▸ **Document passage**:
Content starts

The frustration inherent in learning new stuff is nuts. Last week, I drove IVs into dogs with one hand tied behind my back. Today? A chihuahua who screamed like a girl while I tried to place a catheter and a pug with skin like rhinoceros leather pounded me into the dirt like a bug. So I'm going back tomorrow to try three more times! And then on Friday to try three MORE times! Take THAT, skinny-armed, leather-skinned, catheter-burring lack of confidence!

So now all I have to do is cram about 6 weeks of practical stuff into a week and a half, and I'm all set! Sounds just like me, doesn't it? I will never change. Then again, my ability to procrastinate is a large part of my charm. (Isn't it?)

Rhino skin!

Monday, October 05, 2009

Rabies Watch, 2009

Today is Day 3 of a mandatory 10-day rabies quarantine for a sweet little stripey gray cat at our hospital. In Texas, any animal that bites somebody MUST be under rabies quarantine, regardless of vaccination history. This sweet little cat with the great big chew-marks on her back bit MY thumb on Friday afternoon.

Naturally, it was all my fault. One of the doctors asked me to get her from her cage to be examined. "No problemo!" I say in my head, along with some jaunty superhero music, and I go to the cage where she immediately sees me and starts growling and hissing. "Okay!" thinks the Big Superhero Tech! "I'll throw a towel over her!" Throwing a towel over a growling, hissing cat usually actually works--at least to get it picked up. The yowling/spitting/swiping keeps on going, but you're protected by a nice loopy layer of terrycloth. (!) Whoosh goes the towel and then I try to grab her, at which point she projected her jaws out of her mouth like the monster in Aliens and bit my thumb. And you know what? Cats have mouths full of GIANT NEEDLES! Giant, hot bacteria-laden, festering needles of the Apocalypse, and I think they may also be serrated. And hollow, to better relieve you of your life's blood. And two of them were in my thumb!

Shoving all thoughts and worries that my thumb was being amputated, I got the cat to the table, and then casually mentioned I'd been bitten. There was a little bit of blood, but I wasn't all that concerned about it, because even though I joke about my false bravado at the hospital, I really don't worry all that much about stuff like poop and vomit and anal gland leavings and blood. Even mine. (Blood, that is. If any of that other stuff was coming out of me at work, well. . . )

Content ends

▸ **The data**:

Content starts

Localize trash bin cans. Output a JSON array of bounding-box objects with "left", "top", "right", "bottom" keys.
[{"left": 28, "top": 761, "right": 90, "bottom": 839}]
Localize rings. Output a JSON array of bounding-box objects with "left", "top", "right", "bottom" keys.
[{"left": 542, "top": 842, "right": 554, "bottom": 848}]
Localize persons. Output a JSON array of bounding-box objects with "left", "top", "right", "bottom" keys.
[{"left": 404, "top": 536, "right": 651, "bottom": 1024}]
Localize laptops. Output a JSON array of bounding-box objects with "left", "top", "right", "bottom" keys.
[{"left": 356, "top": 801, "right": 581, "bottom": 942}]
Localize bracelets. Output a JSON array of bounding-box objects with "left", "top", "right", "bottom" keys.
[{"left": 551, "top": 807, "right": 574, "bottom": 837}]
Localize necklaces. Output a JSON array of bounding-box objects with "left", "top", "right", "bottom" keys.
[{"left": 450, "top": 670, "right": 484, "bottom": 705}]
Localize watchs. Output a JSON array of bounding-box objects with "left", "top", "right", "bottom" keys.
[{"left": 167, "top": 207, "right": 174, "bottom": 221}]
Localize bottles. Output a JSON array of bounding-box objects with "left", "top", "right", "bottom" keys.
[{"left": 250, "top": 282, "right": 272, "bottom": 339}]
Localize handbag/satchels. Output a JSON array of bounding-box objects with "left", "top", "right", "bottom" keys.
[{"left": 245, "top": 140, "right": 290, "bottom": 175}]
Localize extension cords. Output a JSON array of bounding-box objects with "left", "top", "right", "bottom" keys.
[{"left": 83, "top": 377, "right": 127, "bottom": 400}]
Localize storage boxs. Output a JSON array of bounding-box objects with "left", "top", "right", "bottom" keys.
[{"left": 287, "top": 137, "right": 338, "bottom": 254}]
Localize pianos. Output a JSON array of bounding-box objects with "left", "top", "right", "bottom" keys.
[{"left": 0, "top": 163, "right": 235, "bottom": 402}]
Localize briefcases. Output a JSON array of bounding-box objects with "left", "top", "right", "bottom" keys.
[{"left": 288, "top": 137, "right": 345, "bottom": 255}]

Content ends

▸ **What you need to do**:
(a) Check each statement against the blog post about the cat bite and rabies quarantine. For each one, answer yes or no and quote the words of the post that decide it. (i) In Texas, only unvaccinated animals that bite someone must be quarantined for rabies. (ii) The cat bit the writer's thumb on Friday afternoon. (iii) The writer was very worried about the blood from the bite.
(b) Rewrite the stretch of the blog post from "Today is Day" through "on Friday afternoon.", putting "required" in place of "mandatory".
(c) Extend the blog post about the writer's bitten thumb and the cat's rabies quarantine, picking up after its final sentence.

▸ **Task-by-task answers**:
(a)
(i) No: "regardless of vaccination history."
(ii) Yes: "bit MY thumb on Friday afternoon."
(iii) No: "I wasn't all that concerned about it"

(b)
Today is Day 3 of a required 10-day rabies quarantine for a sweet little stripey gray cat at our hospital. In Texas, any animal that bites somebody MUST be under rabies quarantine, regardless of vaccination history. This sweet little cat with the great big chew-marks on her back bit MY thumb on Friday afternoon.

(c)
Ever see a movie or television show where one character says something, and everything around them just stops? As soon as I mentioned being bitten, there was the sound of a needle across a vinyl record (remember those?!) and everyone looks at me. Sheeeeeeeit.

To save a lot of explaining, in the end I found that cats basically have mouths like. . . like. . . what has a grosser and more disgusting mouth than a cat? Is there a shit- and toxic sludge- and maggot-eating member of the animal kingdom? Because a cat's mouth is worse than that. Up to 80% of all cat bites become infected, and that's because cats just might come from hell. (I can't be sure of that, but I have my suspicions.) I'm just sayin'.

So said cat is now incarcerated in our hospital, and I had to get a tetanus shot yesterday, which sort of hurt worse than the original bite. Oh, the needle going in didn't hurt at all--it was the lingering throbbing muscle pain I'm talking about. And really--CATS DON'T SPREAD TETANUS! Any time your skin gets broken and a doctor gets involved, there's a tetanus shot. Fell off your bike and skinned your knee? Tetanus shot! Cut your hand while fishing? Tetanus shot! Foaming butthole? Is there a bleeding fissure there? Tetanus shot!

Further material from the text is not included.